From the listing (which you can find here): Looking for something unique, something hand made, something quirky? Take a look at these mugs as they are made, a different mug every month for the year. Sometimes the decoration will be the main focus of the mug, sometimes a new glaze will be what catches your eye. Either way, one of these twelve mugs is bound to, over the year, capture your heart and call to you. Let it become your go-to morning coffee mug, the mug you hope is clean at the end of the day for some evening tea, the mug you reach for first even when every other mug you own is clean.
January's mug is a smoky blue-gray with shades of dark blue and white flowing over the stones like water. They are hand-thrown on the wheel and altered with a texture roller. Each one is roughly four inches high and a little over three inches across at the rim. They are good and sturdy and weigh almost a pound each. They hold approximately ten ounces of liquid, and they're microwave and dishwasher safe -- however, while I have been known to put my own ceramics in the microwave, I don't recommend it for long periods of time. The rapid change in temperature when you take the mug out of the microwave can cause the glaze to cool more quickly than the ceramic, which retains heat, and so shrinks at a slower rate. This can occasionally call what is called "crazing", making small cracks in the glaze. This can happen immediately or even years later, and personally I've seen it happen on many of the commercial mugs I own that I put in the microwave often.
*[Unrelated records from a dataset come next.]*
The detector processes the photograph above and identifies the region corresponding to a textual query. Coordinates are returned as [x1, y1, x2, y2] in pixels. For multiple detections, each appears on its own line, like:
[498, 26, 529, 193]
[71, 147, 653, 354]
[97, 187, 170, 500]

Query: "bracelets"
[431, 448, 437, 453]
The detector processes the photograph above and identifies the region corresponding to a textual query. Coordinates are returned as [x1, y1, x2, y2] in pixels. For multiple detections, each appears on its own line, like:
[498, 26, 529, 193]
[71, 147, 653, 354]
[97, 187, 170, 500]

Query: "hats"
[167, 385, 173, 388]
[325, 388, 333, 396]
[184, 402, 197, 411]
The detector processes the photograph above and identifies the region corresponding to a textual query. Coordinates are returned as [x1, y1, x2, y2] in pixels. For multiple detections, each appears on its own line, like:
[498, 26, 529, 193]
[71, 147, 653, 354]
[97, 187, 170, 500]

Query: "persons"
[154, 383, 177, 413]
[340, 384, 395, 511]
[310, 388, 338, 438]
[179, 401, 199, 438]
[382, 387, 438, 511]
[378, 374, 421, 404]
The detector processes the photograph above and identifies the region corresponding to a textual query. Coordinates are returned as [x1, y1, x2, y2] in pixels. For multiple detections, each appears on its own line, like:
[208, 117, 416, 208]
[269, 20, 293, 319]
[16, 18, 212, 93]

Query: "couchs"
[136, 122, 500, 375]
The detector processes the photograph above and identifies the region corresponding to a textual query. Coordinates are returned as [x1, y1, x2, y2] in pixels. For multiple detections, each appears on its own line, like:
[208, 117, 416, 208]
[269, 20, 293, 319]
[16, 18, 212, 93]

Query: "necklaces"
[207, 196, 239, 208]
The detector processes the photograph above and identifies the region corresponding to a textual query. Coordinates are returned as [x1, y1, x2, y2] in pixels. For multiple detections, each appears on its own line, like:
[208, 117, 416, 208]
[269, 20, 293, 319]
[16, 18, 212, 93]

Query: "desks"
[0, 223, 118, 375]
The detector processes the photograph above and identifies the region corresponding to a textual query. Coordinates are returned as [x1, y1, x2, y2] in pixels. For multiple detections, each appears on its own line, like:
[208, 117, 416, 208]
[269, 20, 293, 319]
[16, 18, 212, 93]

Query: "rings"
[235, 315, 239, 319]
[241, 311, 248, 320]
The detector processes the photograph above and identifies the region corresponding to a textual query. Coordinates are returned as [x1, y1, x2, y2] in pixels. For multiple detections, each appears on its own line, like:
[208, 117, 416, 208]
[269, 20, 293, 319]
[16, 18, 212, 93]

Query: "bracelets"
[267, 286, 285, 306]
HaldeCraft ceramics begin life as slip-cast, hand-built, or wheel-thrown pieces and then are painted and glazed and put out into the world, all by the hands of one person. I learned ceramics like an old-school apprentice, at the feet of my grandmother who had a studio in the 1950s and 1960s, and many of the pieces I make incorporate now-vintage molds that she bought then. My pieces are unique, hand painted, and proudly made in my own home studio with confidence, mindfulness, and joy.
Thanks, y'all! I hope you love following along with these mugs I make this year as much as I'm enjoying making them.